Tomorrow marks the fifth anniversary of Hurricane Katrina.  The media has busied itself with stories, specials, slideshows, documentaries, photographs, and articles in commemoration of the anniversary of the hurricane, and we can be glad that the country has not forgotten the tragedies that took place and are still taking place in New Orleans and the Gulf Coast.

But there are many ways to tell this story.  There is the historiography of Hurricane Katrina.  The history lesson, the equivalent of Exodus in the Torah.  This is the story written by the authorities, the local and national government, the Army Corps of Engineers, the police force, the public housing agencies.  According to this story, New Orleanians are optimistic about recovery.  Almost two-thirds of public school students in New Orleans attend charter schools.  Community health clinics are alive and well, ensuring that their clients remain the same.  More restaurants are open now than there were before the storm.  New businesses are springing up at a higher-than-average rate.  Three-quarters of the population has returned as of July 2009.  The Saints won the Superbowl, and I, Michal Boyarsky, watched my first football games.   According to a recent Times-Picayune article, the latest Kaiser Family Foundation survey found that 74 percent of people surveyed were “upbeat” and 70 percent were “happy” with the direction of recovery efforts.

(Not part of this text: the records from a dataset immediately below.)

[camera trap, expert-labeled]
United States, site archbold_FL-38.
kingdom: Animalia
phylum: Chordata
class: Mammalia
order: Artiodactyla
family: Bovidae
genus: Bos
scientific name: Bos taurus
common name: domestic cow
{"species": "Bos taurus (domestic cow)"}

Then there is the memory of Hurricane Katrina, the equivalent of the opening of Ki Tavo, Deuteronomy 26. Countless photographs offer visual proof of the destruction and the spotty recovery of the last five years. Rachel Lee recently blogged about the ways in which New Orleanians are still struggling to get back on their feet, five years later.  My friend Allison writes in her own blog about her memories of Katrina and the nightmares she sometimes still has about finding her dead cat stuffed in a shoebox in a drawer.  Jordan Flaherty, a local journalist, published an article in the Huffington Post about the ways in which recovery efforts have been “shaped by systemic racism.”  The fact that three-quarters of New Orleanians have returned since the storm means that approximately 100,000 people are still displaced.  The BP oil spill has devastated the lives of many families and even whole communities, not to mention the environmental impact.  Even the statistic about charter schools and the story of public school education in New Orleans has another side to it, as Mallory’s insightful blog posts have illustrated.

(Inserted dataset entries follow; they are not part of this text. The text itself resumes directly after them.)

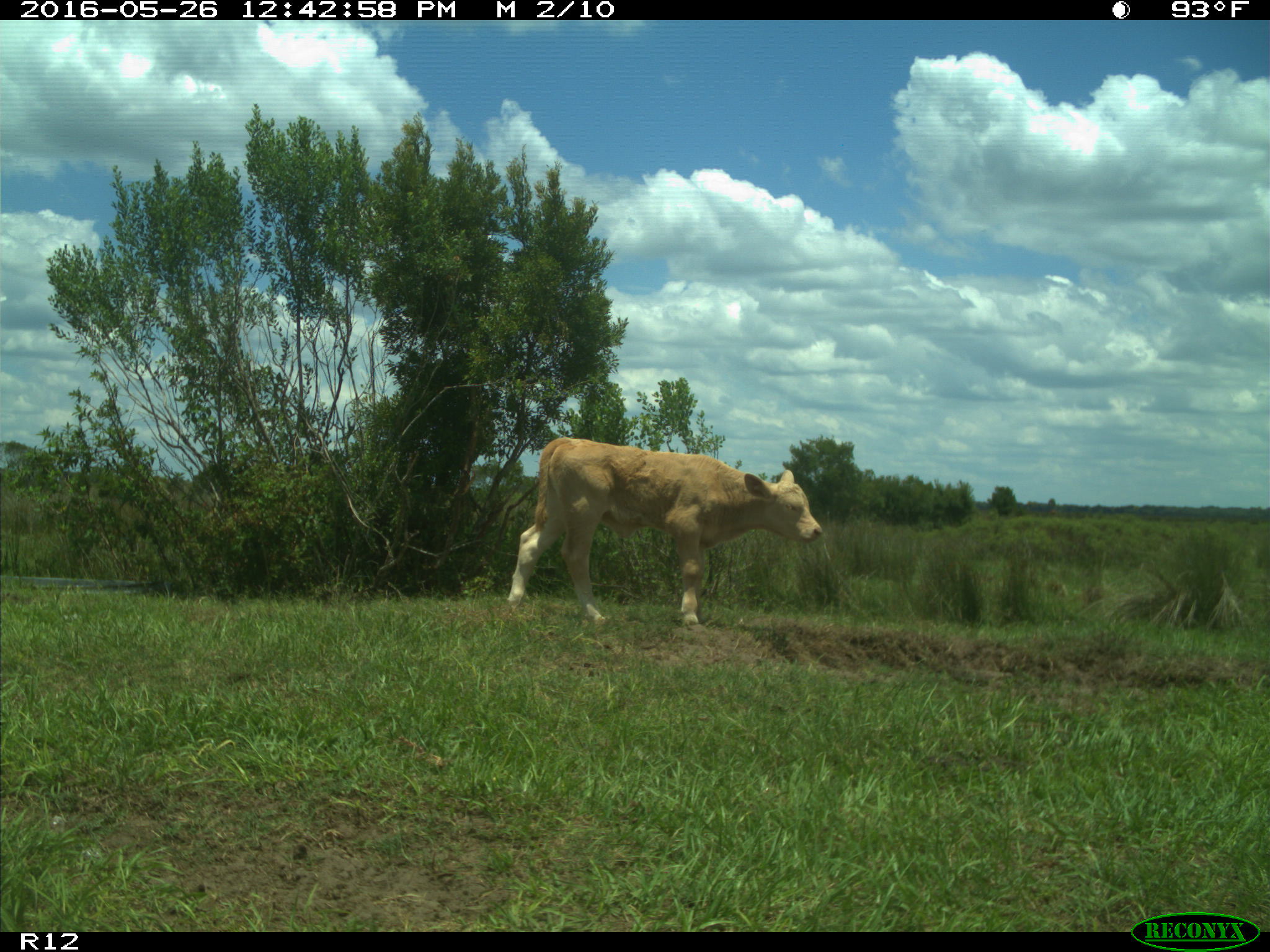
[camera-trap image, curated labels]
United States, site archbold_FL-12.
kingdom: Animalia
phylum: Chordata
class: Mammalia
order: Artiodactyla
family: Bovidae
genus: Bos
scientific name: Bos taurus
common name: domestic cow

And there are people’s memories, in the stricter sense of the word.  Several AVODAH placements are engaged, among other things, in recording people’s stories and preserving individual and collective memories of Hurricane Katrina.  On the Rethink website you can learn more about the students involved in the organization and their experiences in the New Orleans public school system. The Innocence Project of New Orleans records the profiles of local exonorees, and Ressurrection After Exoneration (RAE) also records many personal stories.  While we’re on the subject of the wrongfully incarcerated, Dave Eggers’ book Zeitoun presents the compelling narrative of the Zeitoun family and the horrors they went through after Hurricane Katrina. The Hurricane Digital Memory Bank serves to collect and preserve people’s memories of Hurricanes Katrina and Rita.

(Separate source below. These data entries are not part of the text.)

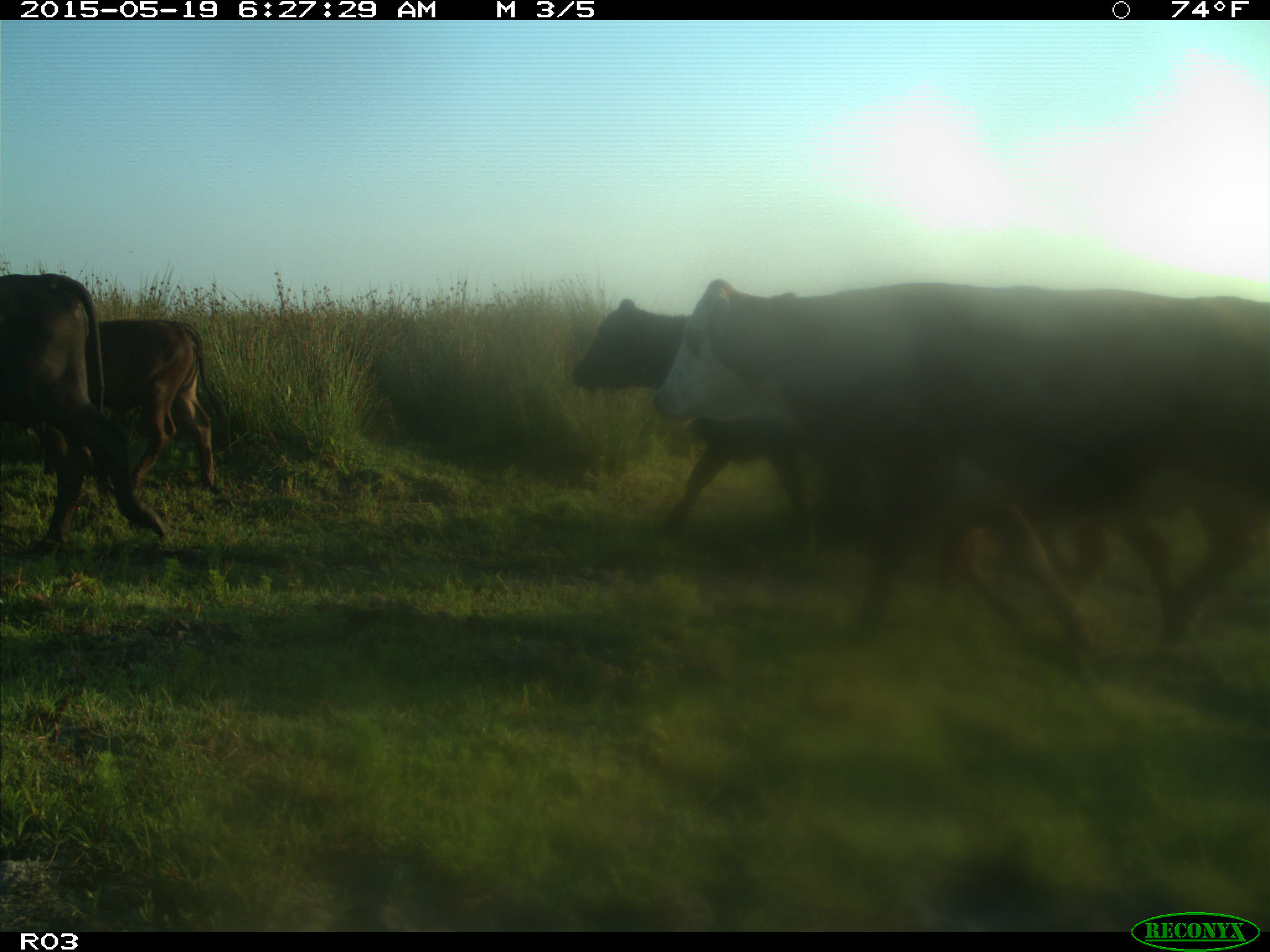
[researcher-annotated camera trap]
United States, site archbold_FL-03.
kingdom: Animalia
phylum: Chordata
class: Mammalia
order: Artiodactyla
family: Bovidae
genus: Bos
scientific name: Bos taurus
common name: domestic cow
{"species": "Bos taurus (domestic cow)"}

People’s stories are everywhere.  They are in the vacant lots, the blighted homes, the ill-paved streets.  There are stories in the low-cost health clinics where I worked, in the Mardi Gras parades, in the Superbowl victory, in the Sunday second-lines.  In the year that I lived in New Orleans, the communities that I worked and lived in were home to many of the kindest, most patient, and most generous people I have ever met.  When folks could have been rolling their eyes at my ignorance, they explained things to me.  They shared their stories with me despite the pain that it caused to tell them.

These are, as Diamond notes in his D’var about Ki Tavo, the “attempt[s] to understand how our own lives are rooted in [this] experience.” This is what we spent our year in AVODAH doing.  This is what the Jews 4 New Orleans blog is about.